Abstract
Social scientists frequently rely on the cardinal comparability of test scores to assess achievement gaps between population subgroups and their evolution over time. This approach has been criticized because of the ordinal nature of test scores and the sensitivity of results to order-preserving transformations that are theoretically plausible. Bond and Lang (2013, Review of Economics and Statistics 95: 1468–1479) document the sensitivity of measured ability to scaling choices and develop a method to assess the robustness of changes in ability over time to scaling choices. In this article, I present the
Keywords
1 Introduction
With enrollments at a historical high for low- and middle-income countries, the focus in education has shifted away from enrollment and toward improving quality of education (World Bank 2018). Countries around the world are focusing on both increasing learning and closing substantial gaps across subpopulations, particularly in favor of disadvantaged groups. These gaps have been extensively documented in the United States, where much literature has identified stubborn test score gaps by sex (Bertrand and Pan 2013; Fryer and Levitt 2010), socioeconomic status (Reardon 2011, 2013), and race (Hanushek and Rivkin 2006; Clotfelter, Ladd, and Vigdor 2009; Fryer and Levitt 2004, 2006, 2013).

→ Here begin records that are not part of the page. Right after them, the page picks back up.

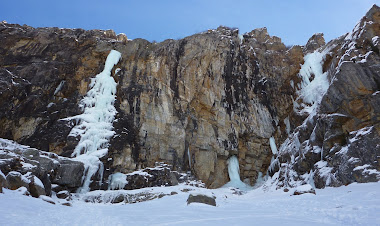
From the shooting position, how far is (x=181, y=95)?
2791 cm

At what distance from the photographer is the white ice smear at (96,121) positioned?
2145cm

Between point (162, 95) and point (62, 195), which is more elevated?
point (162, 95)

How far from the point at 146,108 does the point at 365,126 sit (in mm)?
16717

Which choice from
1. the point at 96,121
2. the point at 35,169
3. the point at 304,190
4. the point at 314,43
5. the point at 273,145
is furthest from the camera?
the point at 314,43

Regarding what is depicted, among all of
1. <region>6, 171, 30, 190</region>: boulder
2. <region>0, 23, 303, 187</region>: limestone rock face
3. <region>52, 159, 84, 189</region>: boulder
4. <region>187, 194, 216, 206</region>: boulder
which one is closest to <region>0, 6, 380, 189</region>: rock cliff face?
<region>0, 23, 303, 187</region>: limestone rock face

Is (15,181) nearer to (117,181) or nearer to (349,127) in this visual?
(117,181)

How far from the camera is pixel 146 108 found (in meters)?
26.2

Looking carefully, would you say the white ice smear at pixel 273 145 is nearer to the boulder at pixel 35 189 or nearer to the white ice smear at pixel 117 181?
the white ice smear at pixel 117 181

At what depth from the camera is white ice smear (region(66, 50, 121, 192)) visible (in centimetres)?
2145

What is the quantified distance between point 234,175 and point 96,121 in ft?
42.6

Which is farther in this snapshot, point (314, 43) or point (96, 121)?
point (314, 43)

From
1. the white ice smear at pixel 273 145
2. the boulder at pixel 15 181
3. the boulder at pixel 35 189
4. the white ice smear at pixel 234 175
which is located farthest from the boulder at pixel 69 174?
the white ice smear at pixel 273 145

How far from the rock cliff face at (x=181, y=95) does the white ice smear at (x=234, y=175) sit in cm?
58

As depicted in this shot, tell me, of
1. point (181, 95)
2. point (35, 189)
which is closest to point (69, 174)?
point (35, 189)
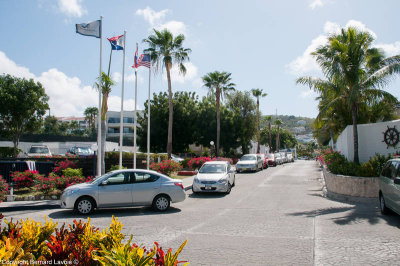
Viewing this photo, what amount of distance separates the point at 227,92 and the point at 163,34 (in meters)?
13.8

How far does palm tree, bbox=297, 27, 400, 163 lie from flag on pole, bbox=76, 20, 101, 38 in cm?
1033

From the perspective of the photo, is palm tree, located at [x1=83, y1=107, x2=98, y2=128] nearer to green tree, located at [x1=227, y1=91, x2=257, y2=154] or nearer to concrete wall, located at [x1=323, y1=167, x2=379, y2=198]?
green tree, located at [x1=227, y1=91, x2=257, y2=154]

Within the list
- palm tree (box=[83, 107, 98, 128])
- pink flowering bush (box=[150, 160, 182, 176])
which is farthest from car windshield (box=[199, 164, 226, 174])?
palm tree (box=[83, 107, 98, 128])

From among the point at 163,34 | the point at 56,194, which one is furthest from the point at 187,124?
the point at 56,194

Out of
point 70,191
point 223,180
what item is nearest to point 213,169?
point 223,180

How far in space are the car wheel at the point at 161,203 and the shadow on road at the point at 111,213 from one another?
0.16 metres

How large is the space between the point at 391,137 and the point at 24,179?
16.3m

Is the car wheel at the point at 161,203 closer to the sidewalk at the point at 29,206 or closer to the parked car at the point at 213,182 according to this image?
the sidewalk at the point at 29,206

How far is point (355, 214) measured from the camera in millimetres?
9695

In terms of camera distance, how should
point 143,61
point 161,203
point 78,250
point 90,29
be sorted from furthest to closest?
1. point 143,61
2. point 90,29
3. point 161,203
4. point 78,250

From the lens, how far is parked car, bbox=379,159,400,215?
807 centimetres

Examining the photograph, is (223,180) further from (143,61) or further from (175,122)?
(175,122)

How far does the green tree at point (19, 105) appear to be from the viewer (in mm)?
30312

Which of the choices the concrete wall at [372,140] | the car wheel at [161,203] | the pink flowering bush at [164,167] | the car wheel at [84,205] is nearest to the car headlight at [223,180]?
the car wheel at [161,203]
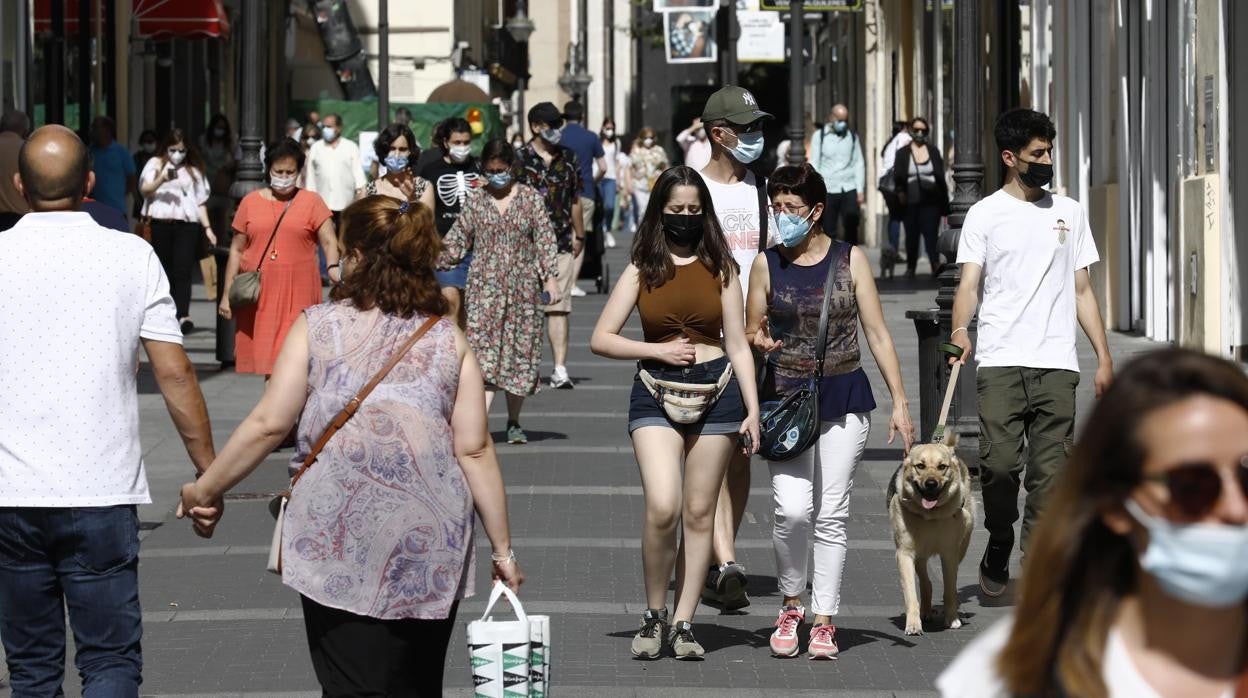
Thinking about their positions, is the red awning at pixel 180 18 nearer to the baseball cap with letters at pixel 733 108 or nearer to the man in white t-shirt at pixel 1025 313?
the baseball cap with letters at pixel 733 108

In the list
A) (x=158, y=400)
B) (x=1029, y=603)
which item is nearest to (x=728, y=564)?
(x=1029, y=603)

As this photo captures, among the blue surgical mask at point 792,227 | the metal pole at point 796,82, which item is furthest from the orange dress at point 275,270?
the metal pole at point 796,82

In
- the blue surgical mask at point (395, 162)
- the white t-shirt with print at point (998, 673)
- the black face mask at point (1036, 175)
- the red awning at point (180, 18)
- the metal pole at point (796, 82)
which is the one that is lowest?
the white t-shirt with print at point (998, 673)

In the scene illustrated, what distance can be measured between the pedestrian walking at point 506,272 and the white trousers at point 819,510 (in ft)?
16.9

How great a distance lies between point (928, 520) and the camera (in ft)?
25.4

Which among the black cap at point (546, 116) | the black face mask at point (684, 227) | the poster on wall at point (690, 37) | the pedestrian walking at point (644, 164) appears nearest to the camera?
the black face mask at point (684, 227)

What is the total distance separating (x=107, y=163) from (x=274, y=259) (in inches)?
349

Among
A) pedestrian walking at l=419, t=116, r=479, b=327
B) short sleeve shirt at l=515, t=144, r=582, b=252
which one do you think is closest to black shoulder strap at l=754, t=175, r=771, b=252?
pedestrian walking at l=419, t=116, r=479, b=327

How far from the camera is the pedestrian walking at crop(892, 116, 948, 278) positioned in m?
24.1

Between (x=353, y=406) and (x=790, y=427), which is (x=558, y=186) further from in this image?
(x=353, y=406)

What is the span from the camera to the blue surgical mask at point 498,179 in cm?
1236

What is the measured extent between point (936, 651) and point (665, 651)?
3.02 feet

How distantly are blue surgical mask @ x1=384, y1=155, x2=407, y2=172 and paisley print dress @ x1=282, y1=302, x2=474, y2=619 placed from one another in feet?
25.6

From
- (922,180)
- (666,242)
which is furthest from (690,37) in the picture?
(666,242)
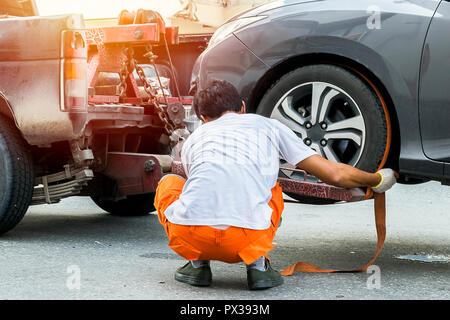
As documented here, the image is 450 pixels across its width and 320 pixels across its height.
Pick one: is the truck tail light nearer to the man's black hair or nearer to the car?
the car

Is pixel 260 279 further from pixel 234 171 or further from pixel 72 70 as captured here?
pixel 72 70

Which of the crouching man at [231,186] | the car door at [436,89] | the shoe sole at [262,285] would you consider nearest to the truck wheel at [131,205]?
the crouching man at [231,186]

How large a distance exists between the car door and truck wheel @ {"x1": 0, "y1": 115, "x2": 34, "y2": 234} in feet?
8.46

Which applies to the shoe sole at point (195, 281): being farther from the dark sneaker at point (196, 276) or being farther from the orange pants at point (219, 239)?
the orange pants at point (219, 239)

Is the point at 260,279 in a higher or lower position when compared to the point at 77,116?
lower

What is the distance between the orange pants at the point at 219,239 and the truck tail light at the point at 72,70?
4.14ft

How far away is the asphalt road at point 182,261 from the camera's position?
3166 millimetres

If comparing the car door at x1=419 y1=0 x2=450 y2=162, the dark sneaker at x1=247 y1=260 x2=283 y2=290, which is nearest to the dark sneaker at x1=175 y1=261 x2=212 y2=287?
the dark sneaker at x1=247 y1=260 x2=283 y2=290

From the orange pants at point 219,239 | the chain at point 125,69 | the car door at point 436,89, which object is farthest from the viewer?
the chain at point 125,69

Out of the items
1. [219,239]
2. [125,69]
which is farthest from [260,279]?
[125,69]

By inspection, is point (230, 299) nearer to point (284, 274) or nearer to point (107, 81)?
point (284, 274)

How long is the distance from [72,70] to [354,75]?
181cm

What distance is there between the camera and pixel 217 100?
319cm

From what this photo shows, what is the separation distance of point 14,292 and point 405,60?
90.9 inches
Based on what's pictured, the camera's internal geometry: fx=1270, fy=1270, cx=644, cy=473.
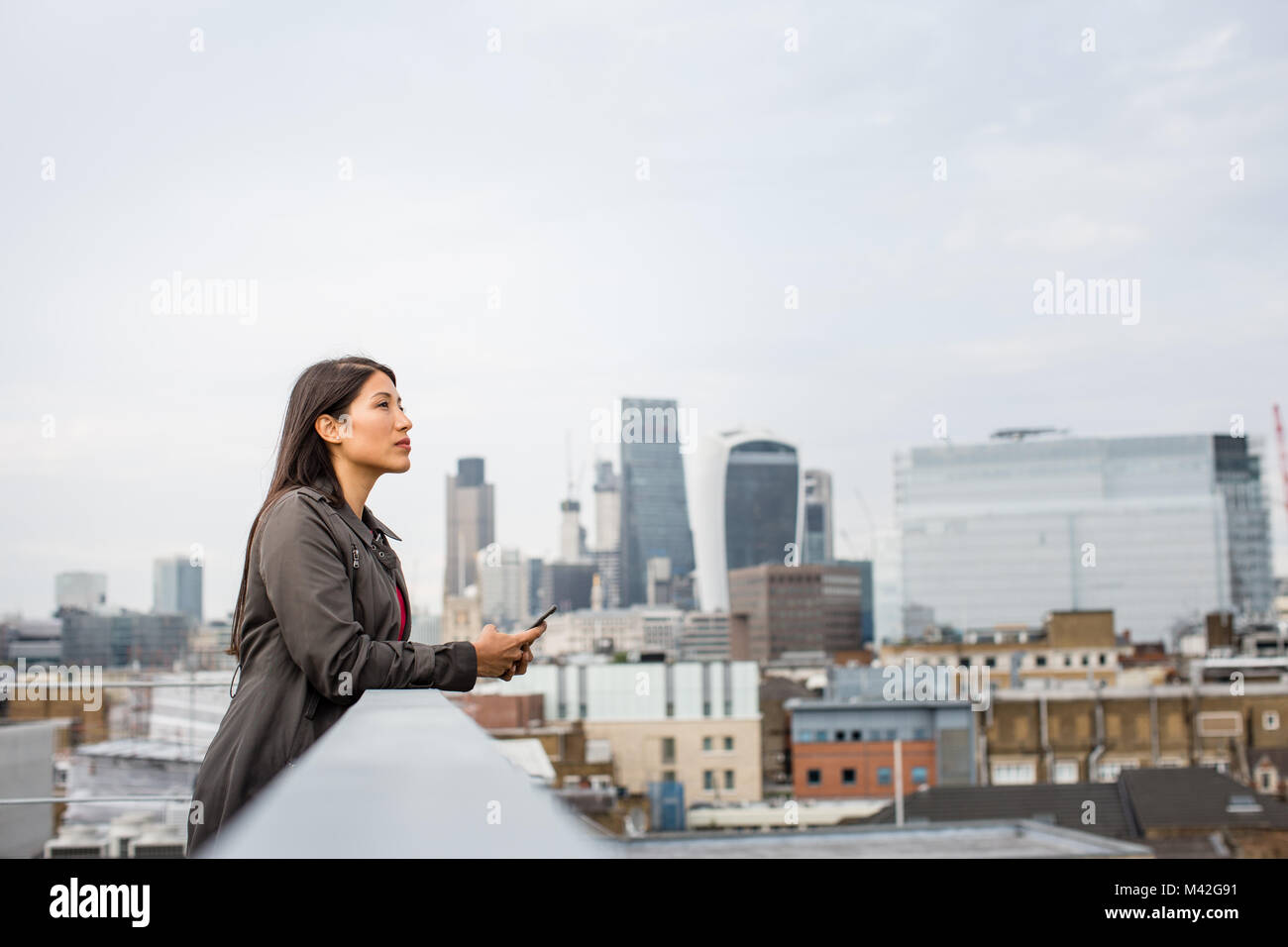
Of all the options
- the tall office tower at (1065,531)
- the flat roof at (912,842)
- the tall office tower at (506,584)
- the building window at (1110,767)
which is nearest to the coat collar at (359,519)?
the flat roof at (912,842)

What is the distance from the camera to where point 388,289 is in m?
46.9

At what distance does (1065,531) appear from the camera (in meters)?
86.6

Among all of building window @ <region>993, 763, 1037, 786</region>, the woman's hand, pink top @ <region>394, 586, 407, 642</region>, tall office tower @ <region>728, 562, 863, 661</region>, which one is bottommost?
building window @ <region>993, 763, 1037, 786</region>

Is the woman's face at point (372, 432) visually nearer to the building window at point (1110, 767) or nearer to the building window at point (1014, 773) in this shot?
the building window at point (1110, 767)

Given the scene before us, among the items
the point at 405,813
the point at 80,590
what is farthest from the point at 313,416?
the point at 80,590

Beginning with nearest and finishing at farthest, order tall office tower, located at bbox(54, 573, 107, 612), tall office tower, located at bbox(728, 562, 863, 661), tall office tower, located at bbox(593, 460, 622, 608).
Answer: tall office tower, located at bbox(54, 573, 107, 612)
tall office tower, located at bbox(728, 562, 863, 661)
tall office tower, located at bbox(593, 460, 622, 608)

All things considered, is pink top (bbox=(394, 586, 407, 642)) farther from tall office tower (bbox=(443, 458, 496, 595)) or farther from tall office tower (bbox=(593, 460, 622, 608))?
tall office tower (bbox=(593, 460, 622, 608))

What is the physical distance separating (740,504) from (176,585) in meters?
49.0

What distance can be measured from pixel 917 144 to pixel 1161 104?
10.9 m

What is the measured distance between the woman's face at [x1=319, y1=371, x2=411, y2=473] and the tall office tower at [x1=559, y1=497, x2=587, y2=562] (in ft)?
340

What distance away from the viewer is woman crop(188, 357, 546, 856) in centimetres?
139

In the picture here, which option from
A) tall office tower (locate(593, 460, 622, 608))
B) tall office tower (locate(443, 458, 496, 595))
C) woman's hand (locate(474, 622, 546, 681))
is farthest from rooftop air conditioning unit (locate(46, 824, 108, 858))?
tall office tower (locate(593, 460, 622, 608))

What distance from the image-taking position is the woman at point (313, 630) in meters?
1.39
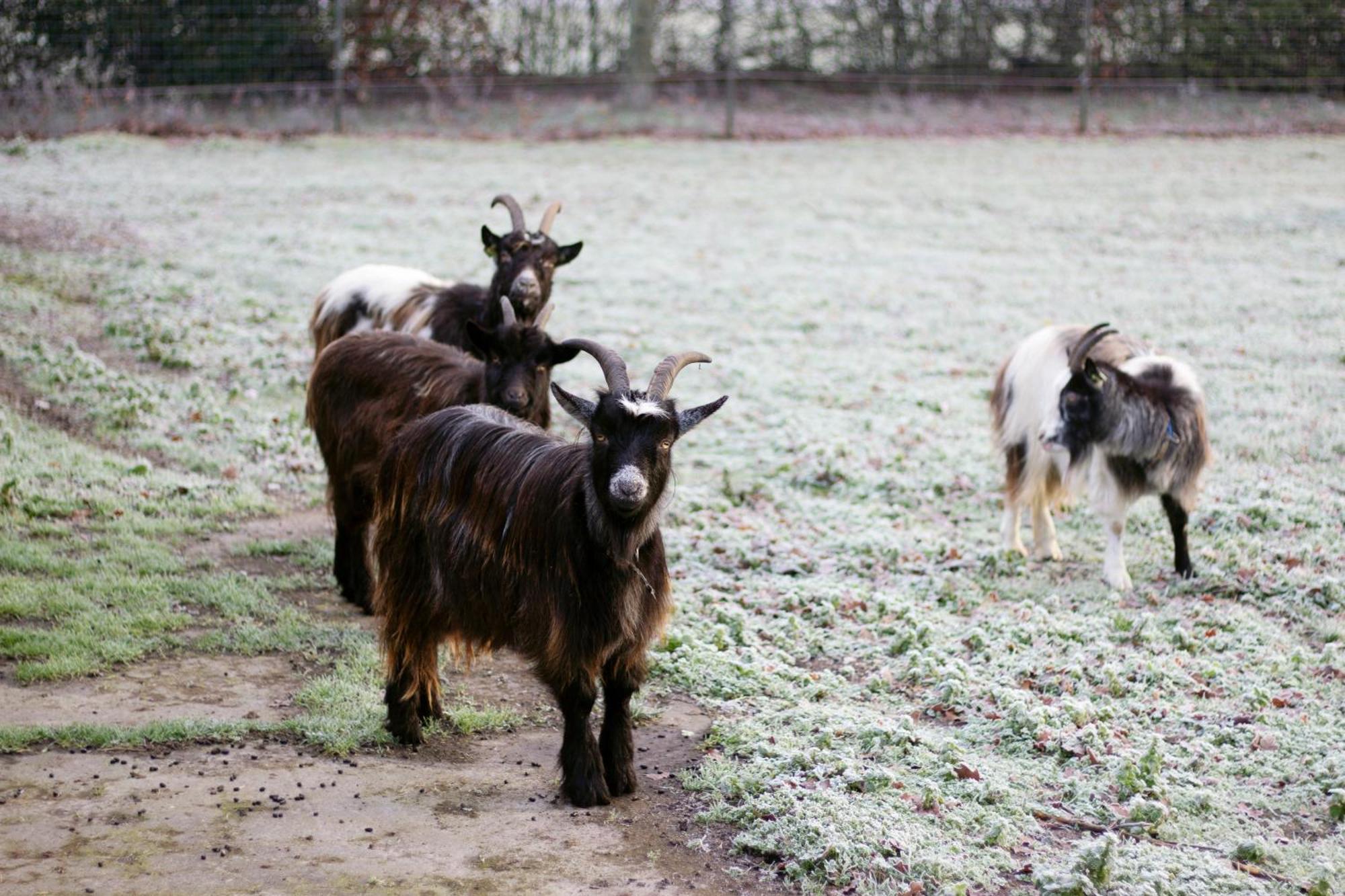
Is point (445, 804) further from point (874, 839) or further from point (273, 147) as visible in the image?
point (273, 147)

Gap measurement is essential to make inferences about equitable learning. What is surprising, though, despite the seemingly large gaps across subgroups, is that different studies often come to different conclusions. For instance, Fryer and Levitt (2004) first noted that a substantial black–white test score gap that had received extensive attention in the literature (see Coleman et al. [1966]; 1 Kaufman and Kaufman [1983]; Krohn and Lamp [1989]; Phillips et al. [1998]; Phillips [2000]) disappeared after controlling for covariates. Additionally, they found that over the first four years of school, blacks lose about −0.10 standard deviations per year compared with other races. Bond and Lang (2013) then demonstrated that even this seemingly rock-solid racial gap in the United States is not robust to arbitrary scale transformations. That is, transformations that minimize or maximize learning by weighting test items differently, while still preserving order, create lower and upper bounds that are too wide to be informative or definitive.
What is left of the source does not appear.